The science of learning has grown tremendously in the past few decades. Research demonstrates that learning is an active process that directly changes the architecture of the brain.1 New concepts surrounding learning provide an opportunity to optimize the educational processes in cardiology fellowship and enhance durable learning for cardiology fellows. Herein we introduce the basics of the science of learning and adult learning theories and provide creative ways for educators to enrich training in cardiovascular fellowship so that the field and our care of patients continue to improve.

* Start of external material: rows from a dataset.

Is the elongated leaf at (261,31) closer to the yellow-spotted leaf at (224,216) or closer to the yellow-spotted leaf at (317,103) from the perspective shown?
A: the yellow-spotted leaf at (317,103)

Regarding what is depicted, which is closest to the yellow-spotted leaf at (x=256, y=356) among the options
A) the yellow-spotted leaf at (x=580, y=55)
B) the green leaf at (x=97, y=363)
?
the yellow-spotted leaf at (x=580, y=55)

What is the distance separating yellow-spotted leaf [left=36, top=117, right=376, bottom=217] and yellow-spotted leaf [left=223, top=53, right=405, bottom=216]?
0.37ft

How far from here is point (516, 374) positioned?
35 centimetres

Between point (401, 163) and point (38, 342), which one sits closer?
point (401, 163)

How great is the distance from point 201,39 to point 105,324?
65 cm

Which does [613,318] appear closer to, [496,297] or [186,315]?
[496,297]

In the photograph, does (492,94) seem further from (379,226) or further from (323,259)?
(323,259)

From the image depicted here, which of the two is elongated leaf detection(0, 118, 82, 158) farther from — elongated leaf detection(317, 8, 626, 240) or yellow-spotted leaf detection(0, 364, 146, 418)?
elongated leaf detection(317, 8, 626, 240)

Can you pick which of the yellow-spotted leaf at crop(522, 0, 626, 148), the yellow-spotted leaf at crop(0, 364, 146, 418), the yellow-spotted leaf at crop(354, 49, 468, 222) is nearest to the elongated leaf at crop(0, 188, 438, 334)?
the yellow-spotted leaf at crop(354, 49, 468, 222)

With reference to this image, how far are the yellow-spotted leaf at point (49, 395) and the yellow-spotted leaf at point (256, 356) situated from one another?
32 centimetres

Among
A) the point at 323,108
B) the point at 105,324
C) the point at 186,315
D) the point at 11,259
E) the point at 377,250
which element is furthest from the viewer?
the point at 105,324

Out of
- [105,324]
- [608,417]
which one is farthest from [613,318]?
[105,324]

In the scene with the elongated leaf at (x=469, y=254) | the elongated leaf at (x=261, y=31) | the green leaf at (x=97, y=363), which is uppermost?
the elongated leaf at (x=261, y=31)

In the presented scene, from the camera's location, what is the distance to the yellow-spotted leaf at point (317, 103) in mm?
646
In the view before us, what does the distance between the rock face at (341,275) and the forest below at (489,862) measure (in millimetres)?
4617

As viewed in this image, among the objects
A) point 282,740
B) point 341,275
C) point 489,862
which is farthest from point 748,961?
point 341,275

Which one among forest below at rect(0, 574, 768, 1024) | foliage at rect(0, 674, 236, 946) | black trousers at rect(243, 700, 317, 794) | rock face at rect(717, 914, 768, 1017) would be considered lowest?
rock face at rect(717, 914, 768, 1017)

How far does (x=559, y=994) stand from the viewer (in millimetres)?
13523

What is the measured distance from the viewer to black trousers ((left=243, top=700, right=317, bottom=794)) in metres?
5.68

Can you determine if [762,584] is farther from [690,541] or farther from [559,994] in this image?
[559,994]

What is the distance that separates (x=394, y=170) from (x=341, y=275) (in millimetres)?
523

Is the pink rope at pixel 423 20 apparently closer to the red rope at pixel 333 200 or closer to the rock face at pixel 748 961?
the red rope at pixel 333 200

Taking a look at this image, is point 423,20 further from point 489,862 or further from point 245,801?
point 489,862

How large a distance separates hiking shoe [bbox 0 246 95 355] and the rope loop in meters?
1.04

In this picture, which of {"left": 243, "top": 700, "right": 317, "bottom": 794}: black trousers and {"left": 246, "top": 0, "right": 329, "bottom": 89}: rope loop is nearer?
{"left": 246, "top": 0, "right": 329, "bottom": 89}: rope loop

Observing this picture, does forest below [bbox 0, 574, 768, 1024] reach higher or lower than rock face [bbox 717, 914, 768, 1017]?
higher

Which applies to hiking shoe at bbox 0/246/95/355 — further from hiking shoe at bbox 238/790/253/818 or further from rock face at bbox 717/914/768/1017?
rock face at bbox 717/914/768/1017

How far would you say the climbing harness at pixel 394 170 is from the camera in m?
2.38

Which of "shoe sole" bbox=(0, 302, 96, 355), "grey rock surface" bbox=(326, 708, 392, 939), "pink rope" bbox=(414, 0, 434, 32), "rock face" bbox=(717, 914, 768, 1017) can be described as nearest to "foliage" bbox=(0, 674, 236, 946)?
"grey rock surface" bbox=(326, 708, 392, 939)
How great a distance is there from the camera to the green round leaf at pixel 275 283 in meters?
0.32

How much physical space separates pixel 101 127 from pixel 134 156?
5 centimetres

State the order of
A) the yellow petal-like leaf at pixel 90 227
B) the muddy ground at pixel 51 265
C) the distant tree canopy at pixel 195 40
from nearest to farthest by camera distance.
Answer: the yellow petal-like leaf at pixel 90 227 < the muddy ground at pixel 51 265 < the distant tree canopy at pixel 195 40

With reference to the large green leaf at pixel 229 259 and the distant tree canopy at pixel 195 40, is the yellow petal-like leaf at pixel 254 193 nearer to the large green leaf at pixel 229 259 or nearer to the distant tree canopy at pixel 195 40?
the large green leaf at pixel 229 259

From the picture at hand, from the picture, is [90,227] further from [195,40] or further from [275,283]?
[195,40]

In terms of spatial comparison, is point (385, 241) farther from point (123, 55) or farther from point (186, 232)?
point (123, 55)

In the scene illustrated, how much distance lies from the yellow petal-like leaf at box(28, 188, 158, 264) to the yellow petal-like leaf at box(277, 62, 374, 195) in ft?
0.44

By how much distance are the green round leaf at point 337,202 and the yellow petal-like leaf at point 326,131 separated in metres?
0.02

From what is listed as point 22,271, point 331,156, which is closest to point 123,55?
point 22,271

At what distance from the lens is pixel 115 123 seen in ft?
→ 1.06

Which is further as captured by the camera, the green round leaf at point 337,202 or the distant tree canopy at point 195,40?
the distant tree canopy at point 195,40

The science of adult learning
Neurobiology of Learning
The process of learning involves structural and functional synaptic changes in the central nervous system.1, 2, 3 Multiple distinct components of neurons demonstrate use-dependent plasticity.4 Data suggests that specific synaptic and nuclear signaling events facilitate acquisition and retention of information.5 Improved efficiency in synaptic transmission has been associated with several mechanisms of knowledge construction, including increased neuronal connectivity, faster conduction, improved blood flow to distinct areas of the brain via angiogenesis, and new and strengthened synaptic connections.6, 7, 8, 9, 10, 11, 12, 13, 14
Synaptic modifications have been directly linked to behavioral learning processes in animal models.10, 11 Human studies using pathology and functional brain imaging have established that different types of learning stimulate different parts of the brain, and distinct parts of the brain are activated when we attempt to retrieve knowledge.14, 15, 16, 17, 18 Although a great deal remains to be known about the neurobiology of learning, research has established that the brain has the potential for continual development and undergoes reorganization through the process of learning.1
Cognitive Load Theory
Adults learn, or acquire actionable knowledge, by processing new information and relating it to previously attained knowledge. Cognitive load theory (CLT) identifies two distinct structures of memory that interact with one another during learning: working memory, where we hold and process new information, and long-term memory, where we store information we have learned.19, 20 Working memory has a limited capacity at any given time, while long-term memory has unlimited capacity, which allows us to remember things from the past. The brain learns by moving information from working memory to long-term memory. CLT postulates that this process depends on how information is presented and the complexity of the information itself. Total cognitive load is made up of intrinsic load, the content to be learned, and extrinsic load, how the content is presented. Working memory is confronted with the total cognitive load; thus, if high effort is required to process the extrinsic load, there are less available resources for processing intrinsic load.19, 20, 21, 22, 23 In other words, the harder a learner has to work to process how information is presented, the less memory the learner has available to process the content itself. Educators can improve learning outcomes by limiting extrinsic load so that learners can convert working memory to long-term memory with less effort.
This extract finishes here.